L'Espagne républicaine boycotte Berlin

Face à la politique nazie, l'Espagne républicaine, dirigée par le Front populaire et gouvernée par la Généralité de Catalogne sous Lluís Companys, décide de ne pas participer aux Jeux olympiques officiels de Berlin. Ce choix est motivé par des raisons politiques : le gouvernement espagnol souhaite protester contre le régime hitlérien et soutenir les athlètes juifs exclus. Plutôt que de se soumettre à l'événement nazi, l'Espagne organise alors une alternative sportive et politique : les Olympiades populaires de Barcelone. Ces Jeux, prévus pour juillet 1936, doivent se tenir sur la colline de Montjuic, un site emblématique de la ville. L'objectif est double : offrir une plateforme sportive aux athlètes antifascistes et contrer la propagande nazie en proposant un événement ouvert et inclusif.

6 000 sportifs antifascistes à Barcelone

Les Olympiades populaires de Barcelone, prévues pour s'ouvrir le 19 juillet 1936, attirent 6 000 sportifs venus du monde entier, principalement d'Europe et d'Amérique. Ces athlètes, souvent engagés politiquement contre le fascisme, répondent à l'appel lancé par l'Espagne républicaine. Parmi eux figurent des participants de 22 nations, dont des athlètes juifs exclus des Jeux de Berlin. L'événement est soutenu par des organisations syndicales et politiques antifascistes, ainsi que par des intellectuels et artistes engagés. Les compétitions, qui devaient se dérouler sur plusieurs jours, promettent d'être un symbole de résistance face à la montée des régimes autoritaires en Europe. Cependant, l'organisation de ces Jeux s'inscrit dans un contexte politique tendu, marqué par la guerre civile espagnole qui éclatera quelques semaines plus tard.

Ce que ça pourrait changer

Les Olympiades populaires de Barcelone n'auront jamais lieu.

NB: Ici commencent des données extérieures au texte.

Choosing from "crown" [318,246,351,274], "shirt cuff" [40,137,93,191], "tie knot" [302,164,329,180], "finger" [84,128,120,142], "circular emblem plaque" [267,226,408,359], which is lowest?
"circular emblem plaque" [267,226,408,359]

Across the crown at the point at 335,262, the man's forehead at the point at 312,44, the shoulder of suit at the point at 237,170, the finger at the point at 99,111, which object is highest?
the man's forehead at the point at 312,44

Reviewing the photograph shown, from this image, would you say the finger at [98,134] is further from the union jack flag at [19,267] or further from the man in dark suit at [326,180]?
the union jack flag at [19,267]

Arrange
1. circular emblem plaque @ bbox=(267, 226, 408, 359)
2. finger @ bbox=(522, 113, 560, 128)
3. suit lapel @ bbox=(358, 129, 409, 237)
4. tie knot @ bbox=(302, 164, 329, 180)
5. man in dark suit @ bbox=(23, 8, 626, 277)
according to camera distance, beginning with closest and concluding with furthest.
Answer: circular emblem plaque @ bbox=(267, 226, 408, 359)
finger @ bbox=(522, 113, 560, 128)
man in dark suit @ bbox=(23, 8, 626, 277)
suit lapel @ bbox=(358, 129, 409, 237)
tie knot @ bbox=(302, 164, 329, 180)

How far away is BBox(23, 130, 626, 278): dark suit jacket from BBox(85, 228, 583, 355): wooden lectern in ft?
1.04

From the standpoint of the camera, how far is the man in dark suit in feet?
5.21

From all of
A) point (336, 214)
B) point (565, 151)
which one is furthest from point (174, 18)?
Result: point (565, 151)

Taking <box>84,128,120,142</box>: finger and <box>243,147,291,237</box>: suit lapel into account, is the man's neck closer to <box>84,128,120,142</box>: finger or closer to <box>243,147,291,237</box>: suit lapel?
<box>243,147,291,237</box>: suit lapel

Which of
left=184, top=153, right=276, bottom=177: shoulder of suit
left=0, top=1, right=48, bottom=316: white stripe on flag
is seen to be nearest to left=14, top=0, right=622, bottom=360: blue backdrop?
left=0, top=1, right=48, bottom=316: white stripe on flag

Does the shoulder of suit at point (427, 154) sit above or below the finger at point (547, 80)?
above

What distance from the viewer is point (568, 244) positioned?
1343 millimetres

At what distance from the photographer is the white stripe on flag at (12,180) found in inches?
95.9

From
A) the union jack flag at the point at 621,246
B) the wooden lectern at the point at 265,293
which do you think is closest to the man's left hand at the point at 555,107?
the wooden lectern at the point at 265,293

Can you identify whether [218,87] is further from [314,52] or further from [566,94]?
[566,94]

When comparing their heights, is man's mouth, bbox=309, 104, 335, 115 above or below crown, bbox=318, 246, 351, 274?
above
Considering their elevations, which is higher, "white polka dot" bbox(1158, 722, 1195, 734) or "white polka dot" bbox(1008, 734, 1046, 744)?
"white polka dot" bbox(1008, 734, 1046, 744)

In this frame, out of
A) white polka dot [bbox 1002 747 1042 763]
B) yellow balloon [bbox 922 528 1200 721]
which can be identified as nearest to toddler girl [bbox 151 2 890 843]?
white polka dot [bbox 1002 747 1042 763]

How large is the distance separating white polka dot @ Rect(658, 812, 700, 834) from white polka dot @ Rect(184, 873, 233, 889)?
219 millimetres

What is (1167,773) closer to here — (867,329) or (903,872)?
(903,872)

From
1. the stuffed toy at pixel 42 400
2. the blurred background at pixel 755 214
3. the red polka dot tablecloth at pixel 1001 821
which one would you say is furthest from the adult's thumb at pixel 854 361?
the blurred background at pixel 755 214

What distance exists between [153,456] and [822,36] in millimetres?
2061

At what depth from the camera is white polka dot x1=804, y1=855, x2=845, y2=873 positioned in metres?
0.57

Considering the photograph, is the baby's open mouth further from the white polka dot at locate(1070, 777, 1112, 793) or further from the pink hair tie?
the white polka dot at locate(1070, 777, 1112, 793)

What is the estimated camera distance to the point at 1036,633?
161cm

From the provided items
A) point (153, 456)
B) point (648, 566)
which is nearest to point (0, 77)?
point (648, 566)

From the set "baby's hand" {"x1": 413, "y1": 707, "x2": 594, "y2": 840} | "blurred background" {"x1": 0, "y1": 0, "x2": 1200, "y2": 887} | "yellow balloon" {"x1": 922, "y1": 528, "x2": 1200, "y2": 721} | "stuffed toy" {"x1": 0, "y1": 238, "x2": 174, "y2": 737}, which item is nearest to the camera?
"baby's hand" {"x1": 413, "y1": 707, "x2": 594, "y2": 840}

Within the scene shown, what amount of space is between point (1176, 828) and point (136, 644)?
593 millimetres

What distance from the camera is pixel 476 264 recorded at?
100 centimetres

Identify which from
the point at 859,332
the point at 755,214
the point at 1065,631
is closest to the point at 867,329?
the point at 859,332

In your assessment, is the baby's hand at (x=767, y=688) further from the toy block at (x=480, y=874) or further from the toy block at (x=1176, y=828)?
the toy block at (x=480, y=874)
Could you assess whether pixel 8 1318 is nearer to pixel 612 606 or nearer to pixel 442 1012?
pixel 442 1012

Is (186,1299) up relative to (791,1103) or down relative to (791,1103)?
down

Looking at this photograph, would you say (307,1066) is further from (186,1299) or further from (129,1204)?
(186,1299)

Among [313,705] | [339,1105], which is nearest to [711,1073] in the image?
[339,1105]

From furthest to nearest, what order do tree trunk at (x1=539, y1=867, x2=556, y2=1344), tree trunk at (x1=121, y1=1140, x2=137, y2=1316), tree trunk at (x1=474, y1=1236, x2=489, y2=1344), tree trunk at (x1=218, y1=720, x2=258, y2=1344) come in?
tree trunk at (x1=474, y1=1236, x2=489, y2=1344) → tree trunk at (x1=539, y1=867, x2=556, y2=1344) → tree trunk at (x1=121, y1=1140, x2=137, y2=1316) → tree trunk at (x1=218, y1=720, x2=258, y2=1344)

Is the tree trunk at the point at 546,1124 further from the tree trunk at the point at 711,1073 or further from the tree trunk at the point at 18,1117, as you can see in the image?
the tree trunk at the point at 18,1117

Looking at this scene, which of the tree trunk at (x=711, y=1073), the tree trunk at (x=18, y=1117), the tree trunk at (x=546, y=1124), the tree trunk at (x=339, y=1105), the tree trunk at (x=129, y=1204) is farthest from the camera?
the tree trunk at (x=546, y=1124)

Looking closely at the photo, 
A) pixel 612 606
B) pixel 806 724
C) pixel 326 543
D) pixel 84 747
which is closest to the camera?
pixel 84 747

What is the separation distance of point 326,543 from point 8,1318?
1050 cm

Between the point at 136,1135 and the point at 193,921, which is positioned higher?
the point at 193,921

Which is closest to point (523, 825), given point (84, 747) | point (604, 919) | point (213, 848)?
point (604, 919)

Le 17 juillet 1936, deux jours avant l'inauguration prévue, un soulèvement militaire éclate en Espagne, marquant le début de la guerre civile espagnole. Les autorités catalanes, déjà fragilisées, ne peuvent garantir la sécurité des participants. Les Jeux sont donc annulés, et les athlètes doivent quitter la ville dans l'urgence. Cet événement, bien que bref, reste un épisode marquant de l'histoire du sport alternatif et de la résistance antifasciste. Il illustre comment les compétitions sportives peuvent devenir un enjeu politique, surtout dans un contexte de montée des tensions internationales avant la Seconde Guerre mondiale.